Diketahui terdapat tiga industri farmasi yang memiliki produk obat sirup tercemar EG-DEG dan telah banyak menelan korban jiwa anak-anak, sudah selayaknya pertanggugngjawaban hukum dibebankan kepada pelaku usaha (pimpinan perusahaan dan atau korporasinya) yang dianggap telah melakukan pelanggaran tersebut.
Apalagi baru-baru ini ditemukan fakta adanya penggunakan zat yang melebihi ambang batas dan berasal dari jenis industri yang harganya lebih murah dibandingkan obat untuk jenis makanan atau minuman.

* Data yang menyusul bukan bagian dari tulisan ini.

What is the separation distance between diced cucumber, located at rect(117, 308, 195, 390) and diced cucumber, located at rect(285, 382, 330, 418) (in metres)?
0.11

Hal ini merupakan unsur kesengajaan yang harus dipertanggungjawabkan secara hukum, selain tanggungjawab hukum pidana, sebagai akibat perbuatan pidananya perlu juga pelaku usaha tersebut dibebankan adanya restitusi pelaku usaha agar keluarga korban mendapatkan penggantian segala biaya akibat anaknya menjadi korban hingga meninggal dunia.
Terhadap kejadian tersebut Ulung Purnama SH MH selaku Direktur Kajian dan Bantuan Hukum (KBH) Wibawa Mukti mendorong Aparat Penegak Hukum menerapakan restitusi bagi pelaku agar para keluarga korban mendapatkan ganti rugi dalam mengajukan pemeriksaan perkara pidana.
Sehingga sejak awal penyidikan terkait tindak pidananya Aparat Penegak Hukum juga harus menerapkan restitusi dalam penyelidikannya agar adanya penggantian kerugian bagi keluarga korban, sesuai Peraturan Mahkamah Agung (PERMA) Nomor 1 Tahun 2022 Tentang Tata Cara Penyelesaian Permohonan dan Pemberian Restitusi dan Kompensasi Kepada Korban Tindak Pidana.
Dalam Peraturan Mahkamah Agung ini yang dimaksud dengan restitusi adalah ganti kerugian yang diberikan kepada korban atau keluarganya oleh pelaku tindak pidana atau pihak ketiga.
Lalu yang disebut Korban adalah orang termasuk anak yang belum berumur 18 (delapan belas) tahun atau masih dalam kandungan yang mengalami penderitaan fisik, mental dan/atau kerugian ekonomi yang diakibatkan oleh suatu tindak pidana.